## Document segment
Firstly, I did my first set of stitches!! It was on some dude that cut himself on a nail. Luckily for him though he didn't cut through the underlying facia, but he did need around 8 stitches. They let me do everything, from the lidocaine to the stitching and wrapping. Super chévere.

I also rode in an ambulance for the first time with a pre-eclampsic woman. We stopped by McDonalds, and the rule holds true: Micky D's ice cream cones are always better abroad.

The next patient was a 25 year old boy who tried to commit suicide by ingesting grass weed killer. He came complaining of stomach pain (duh), and he also had fresh cut marks on his wrists. I got to insert the stomach catheter via the nose, where we aspirated what was in his stomach and injected charcoal to inhibit the absorption of the poison. It was kind of heart breaking, because at one point the intern, Luis Fe, asked if he was having any problems with his family or spouse. To which he nodded and responded "no me quieren" which means they don't love me. This morning he looked a lot better though, and he was discharged and referred to a psychiatrist, which most likely he will not see. Hopefully this was only a cry for help though, and he won't try to commit suicide again.

In pediatric emergencies, there was a 5 year old boy with a zipper clamped on the foreskin of his penis. Like that thing was stuck like the jaws of life. And the kid was such a trooper too. He wasn't even crying, and when he was asked if he anything hurt all he said was "no." He was sent to Quito to get the zipper removed though.

Que más...2 more births, I've been promised the next one so fingers crossed!

I finished off my day by observing a labaroscopic cholecystectomy, which Jordana helped with. Super, super chévere. They said I could even help with one in the future.

Sigh...currently fixing my debit card issues because I didn't think to check my expiration date before I left...

Then I'm off to sleep like a baby.

Hasta luego!

Monday, July 4, 2011

Only in Ecuador

Last night a drunk man came in with a ruptured anal sphincter. He had been bored by a bull in the anus.

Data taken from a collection
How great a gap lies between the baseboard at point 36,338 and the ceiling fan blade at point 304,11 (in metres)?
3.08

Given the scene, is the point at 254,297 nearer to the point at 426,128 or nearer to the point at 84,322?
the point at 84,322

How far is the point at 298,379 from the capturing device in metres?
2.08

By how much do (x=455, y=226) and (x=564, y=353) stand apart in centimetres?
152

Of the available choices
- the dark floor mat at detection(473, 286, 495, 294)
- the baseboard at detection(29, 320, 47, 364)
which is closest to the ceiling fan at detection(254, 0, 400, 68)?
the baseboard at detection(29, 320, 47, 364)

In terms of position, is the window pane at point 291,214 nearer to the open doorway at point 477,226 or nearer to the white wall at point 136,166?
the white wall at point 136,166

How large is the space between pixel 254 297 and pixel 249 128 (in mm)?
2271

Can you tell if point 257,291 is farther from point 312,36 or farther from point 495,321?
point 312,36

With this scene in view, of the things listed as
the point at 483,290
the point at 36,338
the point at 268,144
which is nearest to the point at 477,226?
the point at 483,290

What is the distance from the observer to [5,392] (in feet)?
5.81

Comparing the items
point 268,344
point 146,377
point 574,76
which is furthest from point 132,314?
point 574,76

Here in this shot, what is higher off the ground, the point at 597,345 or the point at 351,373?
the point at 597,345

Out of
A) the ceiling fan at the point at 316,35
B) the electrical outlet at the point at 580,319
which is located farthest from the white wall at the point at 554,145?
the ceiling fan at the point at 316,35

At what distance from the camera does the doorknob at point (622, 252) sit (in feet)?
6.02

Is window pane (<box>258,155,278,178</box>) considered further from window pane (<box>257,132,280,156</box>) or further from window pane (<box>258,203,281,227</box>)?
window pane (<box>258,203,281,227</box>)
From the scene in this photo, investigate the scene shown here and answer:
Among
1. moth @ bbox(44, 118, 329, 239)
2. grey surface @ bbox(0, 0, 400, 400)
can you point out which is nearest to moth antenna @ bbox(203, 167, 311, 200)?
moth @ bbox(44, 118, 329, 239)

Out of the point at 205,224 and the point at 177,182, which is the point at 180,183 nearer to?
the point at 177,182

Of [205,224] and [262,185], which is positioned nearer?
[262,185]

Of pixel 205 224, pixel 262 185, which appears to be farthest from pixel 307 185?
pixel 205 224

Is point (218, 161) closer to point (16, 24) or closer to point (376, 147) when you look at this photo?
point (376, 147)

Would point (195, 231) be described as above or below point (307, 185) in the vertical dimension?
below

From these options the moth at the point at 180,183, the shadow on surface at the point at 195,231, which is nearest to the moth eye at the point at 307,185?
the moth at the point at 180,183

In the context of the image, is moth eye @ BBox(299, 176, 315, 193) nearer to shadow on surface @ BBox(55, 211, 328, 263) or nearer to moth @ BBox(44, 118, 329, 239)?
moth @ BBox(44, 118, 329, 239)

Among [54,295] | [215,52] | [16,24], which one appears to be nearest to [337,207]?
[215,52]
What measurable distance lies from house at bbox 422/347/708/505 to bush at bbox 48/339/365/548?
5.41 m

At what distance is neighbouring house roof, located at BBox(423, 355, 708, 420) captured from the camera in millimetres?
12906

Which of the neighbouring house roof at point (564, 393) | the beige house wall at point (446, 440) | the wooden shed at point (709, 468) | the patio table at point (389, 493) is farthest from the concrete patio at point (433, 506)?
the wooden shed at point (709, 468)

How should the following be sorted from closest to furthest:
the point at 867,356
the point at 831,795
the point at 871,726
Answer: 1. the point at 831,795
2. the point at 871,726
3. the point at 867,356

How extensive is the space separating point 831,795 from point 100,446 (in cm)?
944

## Required work
**a.** In the hospital blog, about how many stitches did the man who cut himself on a nail need?
**b.** Copy the part of the hospital blog starting at "Firstly, I did" and ending at "wrapping. Super chévere.".
**c.** Proceed with the hospital blog, picking up right after its last sentence.
None of the entries is needed for this work.

## Answer section
**a.** He needed around 8 stitches.

**b.**
Firstly, I did my first set of stitches!! It was on some dude that cut himself on a nail. Luckily for him though he didn't cut through the underlying facia, but he did need around 8 stitches. They let me do everything, from the lidocaine to the stitching and wrapping. Super chévere.

**c.**
I haven't talked a lot about what I've been doing clinically lately, because up until last week I wasn't doing anything. Ecuador has 4 tier health care system, and for the first week I was in the first tier which they call the subcentros. The town I was in was called Pifo which is about an hour away from Quito by bus. The subcentros are where people living in rural areas go for the non emergent things, like common colds and lab tests. And the doctors there weren't super friendly either because my Spanish really is not up to par, and they didn't seem to like to teach a lot. It was nice to be able to see patients in a rural setting but at the same time I wasn't learning anything.

Fast forward 2 weeks, and I changed to the second level in the system, to a hospital in Yaroqui. I should have done it so much sooner. I'm currently working in the emergency room, and I get to be so much more hands on. I've learned how to clean wounds, stitch, do EKGs on an ancient machine, and the next adult that needs an IV line is mine. Also so many babies are born at the hospital, so I've gotten to see one and hopefully I can help in the next one.

Although I'm having such an amazing experience, at the same time the hospital just breaks your heart. They're constantly running out of equipment or supplies, and there is always a shortage of workers. You can also see how the public health care system screws over many of their patients. This one middle aged man was recently diagnosed with precancerous gastritis after being bounced around from specialist to specialist for 14 years. And it is unlikely that any specialist will see him now that he's been through them all, and he is most likely going to die. I've also seen so many teenage pregnancies in Ecuador due in part to the lack of reproductive knowledge. Most of the girls that are pregnant for the first time are in their teens or early twenties. And in one tragic case that Alissa and Jordana saw, a 13 year old girl was raped and impregnanted by her step-grandfather. Stuff like that just breaks your heart.

Tomorrow I do my first overnight shift, hopefully I have a lot more to report back.